WHAT TO WORK ON:
a: In the passage on tulip speculation, where did merchants and travelers bring tulip bulbs back from?
b: Reproduce a section of the passage on tulip speculation, starting at the words "Human beings seem" and ending after the words "humble tulip bulb.".

--- TEXT PROVIDED Enclosed Below ---

Human beings seem to have a penchant for throwing their money away by speculating on something that looks to be a “dead cert” to make them a fortune but turns out to be precisely the opposite. The world’s current economic ills can be traced to speculation over house prices in the United States, just as the Wall Street Crash of 1929 was based on the mistaken belief that share prices would continue to rise for ever. Such “bubbles”, which burst with disastrous consequences, can be traced back to the early 17th century, where the object that excited the mania was the humble tulip bulb.
Tulips were unknown in Europe before the 16thcentury, when merchants and travellers began to bring bulbs back from central Asia. In the Netherlands, tulips became sought after not only for their attractiveness as Spring flowers but also because of their rarity. Having these exotic plants growing outside one’s house was clearly a status symbol that indicated not only good taste but considerable wealth. Anything that is rare and desirable is always going to be expensive, in any age.

--- End of Enclosed TEXT PROVIDED ---
--- DATASET RECORDS Enclosed Below ---

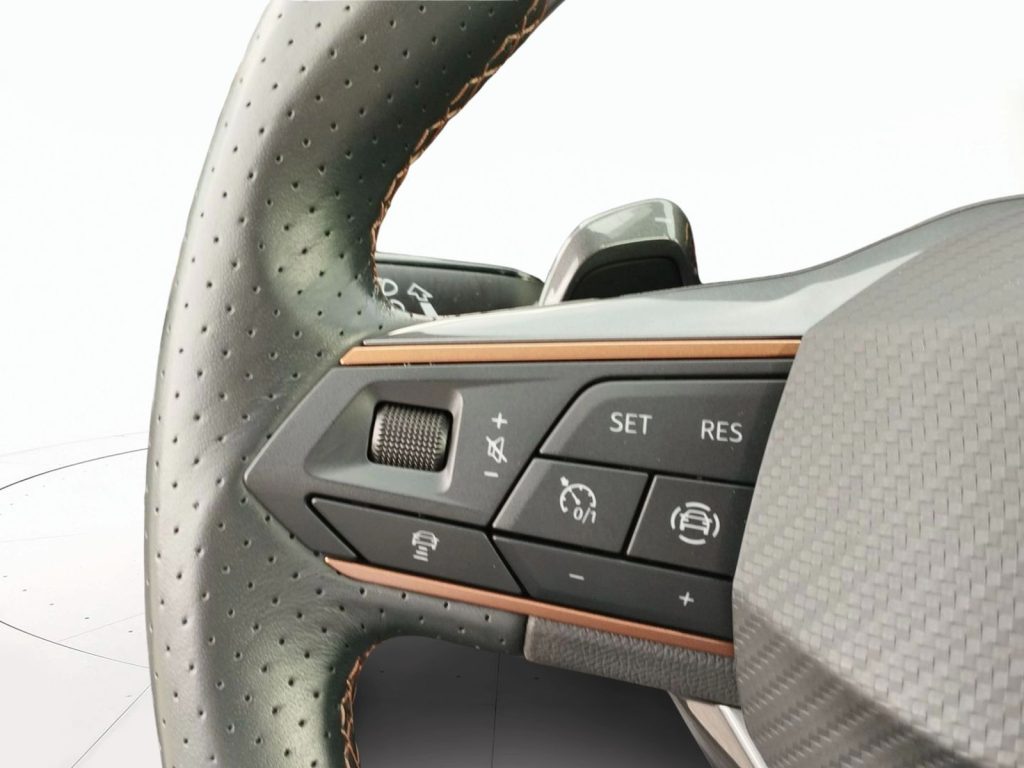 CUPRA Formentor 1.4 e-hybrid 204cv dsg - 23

--- End of Enclosed DATASET RECORDS ---
--- DATASET RECORDS Enclosed Below ---

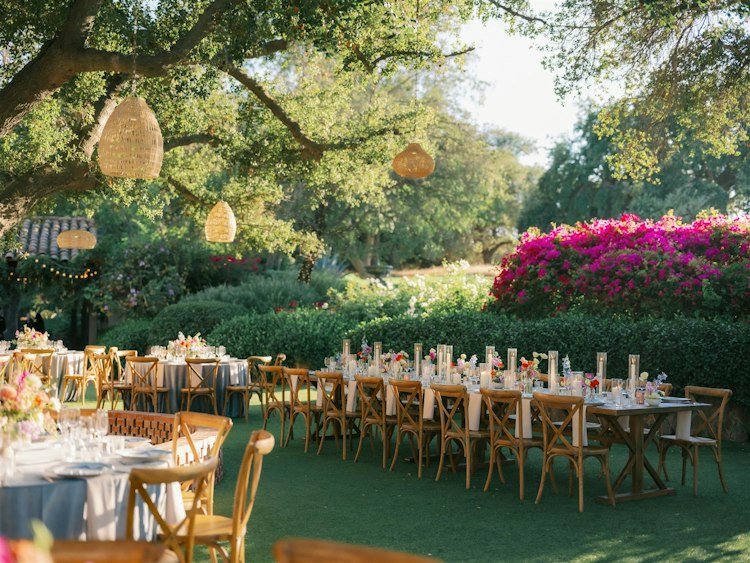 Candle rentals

--- End of Enclosed DATASET RECORDS ---

YOUR RESPONSES:
a: Central Asia.

b:
Human beings seem to have a penchant for throwing their money away by speculating on something that looks to be a “dead cert” to make them a fortune but turns out to be precisely the opposite. The world’s current economic ills can be traced to speculation over house prices in the United States, just as the Wall Street Crash of 1929 was based on the mistaken belief that share prices would continue to rise for ever. Such “bubbles”, which burst with disastrous consequences, can be traced back to the early 17th century, where the object that excited the mania was the humble tulip bulb.